<…> Все идет по-старому… мы ужинаем, обедаем и все прочее – пожалуй, правда, немного хуже, чем раньше, за исключением тех случаев, когда оказываемся в гостях у военных. Они, ясное дело, грубияны и распутники, однако деньги сегодня водятся только у них. О войне говорим больше, чем о чем-нибудь еще, – тема неописуемо безотрадная; остается только надеяться, что до конца года тема эта навсегда утратит свою актуальность – если, конечно, Господь будет милостив, а мы сохраним остатки здравого смысла. А еще мы обсуждаем крах британской цивилизации, чья быстрая гибель под зловещим воздействием пруссачества очевидна повсюду. О свободе печется сегодня разве что сэр Билл Блейз[608]
– впрочем, даже он после запрета романа Лоуренса приуныл, особенно когда услышал, что нападки на «Радугу» вызваны в основном лесбийскими мотивами. Когда же ему объяснили, чем был знаменит остров Лесбос, он ужасно расстроился, ибо перепутал Лесбос и Лемнос и испугался, что английских солдат в Галлиполи совратят потомки Сапфо. Страх сэра Уильяма Блейза был столь велик, что он перестал выступать в защиту свободы слова. <…>Свобода меж тем окончательно вышла из моды. Моему другу Байрону было бы что сказать по этому поводу, но он, увы, погиб в одной из этих отвратительных балканских заварушек, которым не было, нет и никогда не будет конца. Кстати, о Балканах: руководство университета по-прежнему отказывается рассмотреть мою образовательную реформу. Вот ее суть. Я предлагаю, чтобы любой оксфордский профессор, если он читает лекции, пишет статьи и книги о Балканах или о решении балканских проблем, был незамедлительно лишен всех научных степеней и навсегда изгнан из Оксфорда. <…> Вот кого тебе следовало бы прочесть. В первую очередь – Блейка в издании Джейкоба Бимена; Блейк научит тебя истинной вере, значение которой нельзя переоценить. Лафорг[609]

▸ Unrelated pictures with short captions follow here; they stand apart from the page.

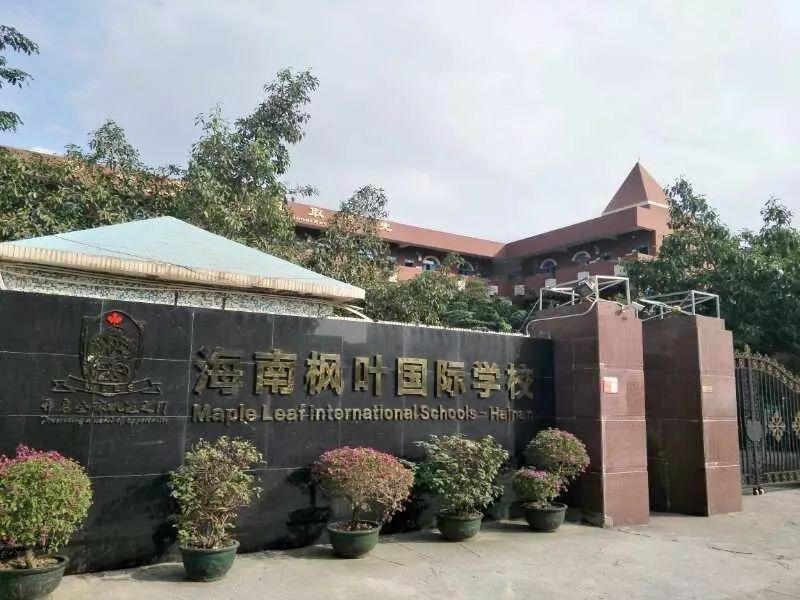 海南枫叶国际学校被家长投诉强制购买高价校服和违规收班费!图片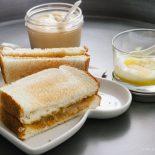 Kaya toast coconut jam on toast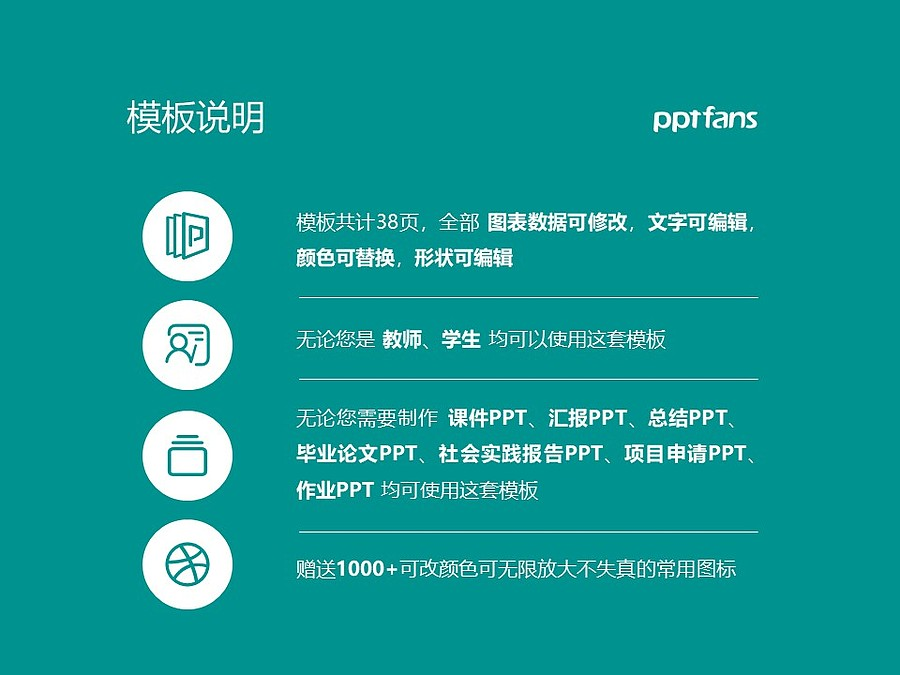柳州城市职业学院PPT模板下载_幻灯片预览图2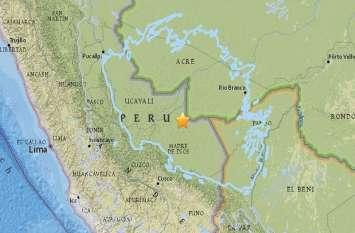 पेरू में  7.1 तीव्रता वाले भूकंप से कांपी धरती, चिली और ब्राजील में घरों से बाहर निकले लोग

научит тебя философии, разовьет в тебе чувство юмора, развлечет интеллектуально; я уж не говорю о стихах (да и прозу «Moralités légendaires»[610] тоже стоит прочесть). Кроме того, прочти бессмертного Вилье де Лиль-Адама[611], величайшего романтика, величайшего символиста, величайшего сатирика девятнадцатого столетия. Не забудь и про маленького Ромена[612] – это чтобы ты не утратил связь с жизнью души, с ее энергией. Что касается картин, то лучше всего полюбоваться Монтичелли[613] – это чистая красота. A «Jugend»[614] обеспечит тебя необходимыми плотью и костями, придаст тебе необходимую Волю для выражения Духа Монтичелли. Ну и конечно же ты должен сочинять много стихов. И если последуешь моим советам, то ты на верном пути, у тебя будут все основания стать тем, кого «Таймс» называет «здравомыслящим человеком». <…>Чем дальше эта война продолжается, тем более ненавистной, отвратительной она становится. Вначале мне самому очень хотелось драться, однако теперь, если б я мог (увидев результат), я бы, наверно, стал последовательным противником войны. Но мне становится страшно от мысли,
7
Мой дорогой Джулиан,
ходят слухи, что по какой-то неведомой причине, известной лишь тебе и Господу Богу (коему приписывают твое появление на свет, хотя, заметь, я, вслед за богомилами, придерживаюсь сатанинской теории происхождения человека), так вот, ходят слухи, будто ты возвращаешься в Англию, некогда старую и добрую. Или, как выразился издатель «Истины», – на «спортивную площадку Европы».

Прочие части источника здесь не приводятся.